House Passes Insurance Program that Includes Oxygen Cuts

The House of Representatives last week passed a bill to reauthorize the children's health insurance program. In a move that astonished many in the HME industry, House members rejected a tobacco tax in favor of further cuts to seniors' Medicare oxygen program to help underwrite the program. An 18-month cap on oxygen equipment rental and the elimination of the first-month purchase option for power chairs was part of H.R. 3162, the Children's Health and Medicare Protection (CHAMP) Act of 2007.

Several representatives in the House expressed concern about the home care cuts in the bill including Rep. Betty Sutton (D-Ohio), Rep. Ginny Brown-Waite (R-Fla.) and Rep. Mike Rogers (R-Mich.).

Rep. Tom Price (R-Ga.), lead sponsor of the Home Oxygen Patient Protection Act, referred to a recent letter opposing the oxygen cut delivered to Congress from AAHomecare, the Council for Quality Respiratory Care, COPD-ALERT, the National Emphysema and COPD Association, and the Coalition for Pulmonary Fibrosis.

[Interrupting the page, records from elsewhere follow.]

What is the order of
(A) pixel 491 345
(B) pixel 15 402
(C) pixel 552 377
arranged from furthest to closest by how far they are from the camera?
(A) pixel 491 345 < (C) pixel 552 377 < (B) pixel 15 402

Separately, the Senate is considering amendments to its version of its reauthorization bill, S. 1893, to expand the State Children's Health Insurance Program (SCHIP) by $35 billion over five years. The industry is making a major push to ensure that the version of the legislation eventually passed by the Senate does not include the oxygen or power wheelchair provisions. Once the Senate takes action, its bill will have to be reconciled with the House bill passed last week, so industry lobbyists said late last week that opportunities still remain to head off oxygen and power wheelchair cuts.